The male/female call-and-response vocal has a punky yet dark feel adding grit to the modern romantic tales told in the words. There’s a grunge undertone, a slithering riff spiralling out from the album’s shadows. Here too is ’90s indie – a hint of Lush in the lilt of the lyrics, a touch of Bis in the shouts and sounds that urge you to get up and dance.

It’s a mature offering that hasn’t lost a sense of abandon and fun. This record knows the weight of a thing but also how to let it fall from your shoulders now and then.

Helen (King, vocals and keys) describes the album:

“It’s a pop record about bones and skin and cities and compulsions and love and confusion. It’s a bit strange, but you can dance to some of it and it makes a particular kind of sense to us, which feels very exciting.”

Bob (Brown, guitar and vocals) picks up the record’s tale:

“I wanted to make an album that was, musically, a bit deranged.

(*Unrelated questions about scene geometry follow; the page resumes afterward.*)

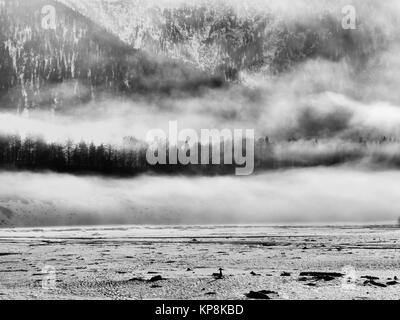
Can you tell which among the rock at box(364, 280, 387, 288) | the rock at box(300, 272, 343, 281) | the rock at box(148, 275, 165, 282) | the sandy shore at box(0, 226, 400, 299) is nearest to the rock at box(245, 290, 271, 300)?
the sandy shore at box(0, 226, 400, 299)

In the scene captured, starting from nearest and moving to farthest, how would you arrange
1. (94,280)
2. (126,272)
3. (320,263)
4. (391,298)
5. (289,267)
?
(391,298), (94,280), (126,272), (289,267), (320,263)

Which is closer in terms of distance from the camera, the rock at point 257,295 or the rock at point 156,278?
the rock at point 257,295

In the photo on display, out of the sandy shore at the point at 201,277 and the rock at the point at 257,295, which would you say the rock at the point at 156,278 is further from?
the rock at the point at 257,295

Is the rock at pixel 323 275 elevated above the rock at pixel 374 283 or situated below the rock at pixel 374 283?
below

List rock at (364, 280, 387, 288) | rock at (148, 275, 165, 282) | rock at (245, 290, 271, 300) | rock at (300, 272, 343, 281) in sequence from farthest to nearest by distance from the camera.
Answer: rock at (300, 272, 343, 281)
rock at (148, 275, 165, 282)
rock at (364, 280, 387, 288)
rock at (245, 290, 271, 300)

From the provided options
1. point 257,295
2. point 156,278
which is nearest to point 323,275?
point 257,295

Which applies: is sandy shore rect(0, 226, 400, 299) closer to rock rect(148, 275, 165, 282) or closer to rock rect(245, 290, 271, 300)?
rock rect(148, 275, 165, 282)

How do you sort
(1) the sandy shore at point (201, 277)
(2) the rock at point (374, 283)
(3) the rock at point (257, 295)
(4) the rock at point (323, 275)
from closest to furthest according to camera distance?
1. (3) the rock at point (257, 295)
2. (1) the sandy shore at point (201, 277)
3. (2) the rock at point (374, 283)
4. (4) the rock at point (323, 275)

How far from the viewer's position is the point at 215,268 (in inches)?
1518

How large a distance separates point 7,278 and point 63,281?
454 centimetres

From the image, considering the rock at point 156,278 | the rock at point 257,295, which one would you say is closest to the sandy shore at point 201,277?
the rock at point 156,278

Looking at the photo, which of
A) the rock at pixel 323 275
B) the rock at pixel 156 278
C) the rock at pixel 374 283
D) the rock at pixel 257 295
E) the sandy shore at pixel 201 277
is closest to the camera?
the rock at pixel 257 295
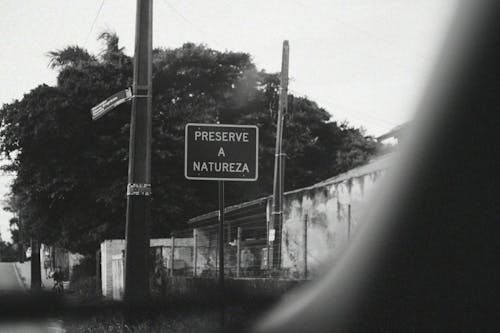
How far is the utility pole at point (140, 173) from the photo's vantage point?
814cm

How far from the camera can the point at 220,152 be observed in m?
6.22

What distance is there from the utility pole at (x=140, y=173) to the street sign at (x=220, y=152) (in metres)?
2.25

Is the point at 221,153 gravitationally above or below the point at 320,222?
above

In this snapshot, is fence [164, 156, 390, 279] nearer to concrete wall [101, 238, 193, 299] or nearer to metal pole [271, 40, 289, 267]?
concrete wall [101, 238, 193, 299]

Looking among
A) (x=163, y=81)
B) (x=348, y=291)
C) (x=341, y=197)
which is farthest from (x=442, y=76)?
(x=163, y=81)

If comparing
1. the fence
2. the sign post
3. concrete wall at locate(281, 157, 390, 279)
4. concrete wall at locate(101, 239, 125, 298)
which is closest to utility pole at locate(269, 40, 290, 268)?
the fence

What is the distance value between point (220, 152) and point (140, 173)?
244cm

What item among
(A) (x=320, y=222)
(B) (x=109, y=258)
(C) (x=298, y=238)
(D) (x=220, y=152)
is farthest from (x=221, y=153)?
(B) (x=109, y=258)

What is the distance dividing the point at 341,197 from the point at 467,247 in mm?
10619

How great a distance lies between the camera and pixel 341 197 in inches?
489

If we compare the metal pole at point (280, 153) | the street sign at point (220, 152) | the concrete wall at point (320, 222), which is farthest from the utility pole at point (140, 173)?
the metal pole at point (280, 153)

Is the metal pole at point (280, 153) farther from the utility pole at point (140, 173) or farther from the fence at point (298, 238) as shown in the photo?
the utility pole at point (140, 173)

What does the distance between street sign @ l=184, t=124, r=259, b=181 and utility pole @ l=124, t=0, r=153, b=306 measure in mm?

Too many albums start the same, end the same and have the same sounding stuff in between.

“Why not make an album that starts like Metal Machine Music and ends like Wichita Lineman?”

He adds:

“And it needed a glam rock stomper somewhere in between. That was the only other stipulation. I’m from Wolverhampton. It seemed like the right thing to do.”

There is certainly a variety in the tunes collected here. From the sweat-drenched lo-fi punk pop of Show Us Your Canines to the sweet maudlin refrain of album closer Jane with Dumbbells.

Shrag, along with a few other bands such as Evans the Death and Joanna Gruesome, have added meat to the bones of indiepop. Taking the DIY ethic they’ve slammed together indiepop’s fey innocence with the visceral attitude and volume of punk rock.

Well worth a listen if you like your pop with a little less jangle and a little more roar.